You can check ctx.cancelled.load(.acquire) inside long-running handlers to exit early when the supervisor is shutting down.

Workers are registered with the supervisor by name before calling start(). Each registration pairs a string name with a handler function and optional configuration:

supervisor.registerWorker(.{
.name = "resize_image",
.handler = &resizeImageWorker,
.retry_strategy = .{ .exponential = .{
.base_seconds = 15,
.max_seconds = 3600,
.jitter = true,
}},
.opts = .{ .max_attempts = 10 },
});
FieldTypeDefaultDescription
name[]const u8(required)Unique name used to match enqueued jobs to this handler
handlerHandlerFn(required)The function that processes the job
optsJobOptsJobOpts{}Default options applied when enqueuing (can be overridden per-job)
retry_strategyRetryStrategyexponential backoffHow to compute the delay between retries

The supervisor supports up to 64 registered workers.

The Supervisor is generic over a store type. The library provides convenience aliases:

// In-memory
var supervisor = try zzz_jobs.MemorySupervisor.init(.{}, config);
// SQLite-backed (requires -Dsqlite=true at build time)
var supervisor = try zzz_jobs.SqliteSupervisor.init(
.{ .pool = &db_pool },
config,
);
// PostgreSQL-backed (requires -Dpostgres=true)
var supervisor = try zzz_jobs.PgSupervisor.init(
.{ .pool = &db_pool },
config,
);

The second argument to init is a Supervisor.Config:

FieldTypeDefaultDescription
queues[]const QueueConfig&.{.{}}List of queues to process, each with a name and concurrency
poll_interval_msu321000How often idle workers check for new jobs (milliseconds)
rescue_interval_msu3260_000How often the rescue thread scans for stuck jobs
shutdown_timeout_msu3230_000Maximum time to wait for in-flight jobs during shutdown

Each queue entry controls the parallelism for that named queue:

.queues = &.{
.{ .name = "default", .concurrency = 10 },
.{ .name = "critical", .concurrency = 5 },
.{ .name = "bulk", .concurrency = 2 },
},
FieldTypeDefaultDescription
name[]const u8"default"Queue name (must match the queue field in JobOpts)
concurrencyu810Number of worker threads polling this queue

The supervisor spawns one OS thread per concurrency slot, up to a maximum of 512 threads total across all queues.

  1. Initialize the supervisor with a store config and supervisor config.

  2. Register workers — call registerWorker for each job type your application handles.
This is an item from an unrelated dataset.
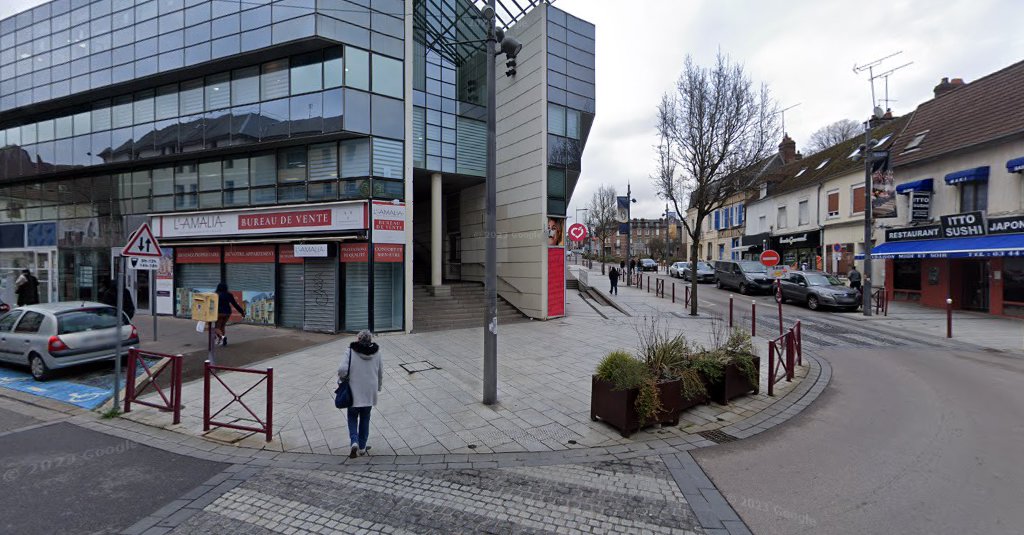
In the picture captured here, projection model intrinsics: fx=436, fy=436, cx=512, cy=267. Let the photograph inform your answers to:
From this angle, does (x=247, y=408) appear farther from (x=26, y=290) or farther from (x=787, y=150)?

  3. Enqueue jobs — you can enqueue before or after starting the supervisor. Jobs enqueued before start() will be picked up immediately.

  4. Startsupervisor.start() spawns worker threads, the rescue thread, and the cron scheduler thread (if cron jobs are registered).

  5. Stopsupervisor.stop() sets the running flag to false and joins all threads. In-flight jobs finish their current execution before threads exit.

  6. Deinitsupervisor.deinit() calls stop() if still running, then tears down the store.

var supervisor = try zzz_jobs.MemorySupervisor.init(.{}, .{
.queues = &.{.{ .name = "default", .concurrency = 4 }},
.poll_interval_ms = 500,
});
defer supervisor.deinit();
supervisor.registerWorker(.{
.name = "my_worker",
.handler = &myHandler,
});
_ = try supervisor.enqueue("my_worker", "{}", .{});
try supervisor.start();
// Application runs...
supervisor.stop();

When a worker thread picks up a job, the following sequence occurs:

  1. The store’s claim method atomically transitions the job from available to executing and increments its attempt counter.
  2. The supervisor looks up the registered handler by matching job.worker against registered worker names.
  3. If no handler is found, the job is immediately discarded with the error "no handler registered".
  4. If a handler exists, it is called with the job’s args and a JobContext.
  5. On success (handler returns normally), the store’s complete method transitions the job to completed.
  6. On failure (handler returns an error), the store’s fail method either:
    • Transitions the job back to available with a future scheduled_at (computed from the retry strategy) if attempts remain.
    • Transitions the job to discarded if attempt >= max_attempts.

The supervisor runs a dedicated rescue thread that periodically scans for jobs stuck in the executing state. A job is considered stuck if its attempted_at timestamp is older than the configured timeout (default 300 seconds). Stuck jobs are moved back to available so they can be retried.

The rescue interval is controlled by rescue_interval_ms in the supervisor config (default: 60 seconds).

You can pause and resume individual queues at runtime:

supervisor.pauseQueue("bulk"); // workers stop claiming from "bulk"
// ... later ...
supervisor.resumeQueue("bulk"); // resume processing

Pausing a queue does not cancel in-flight jobs — it only prevents new jobs from being claimed.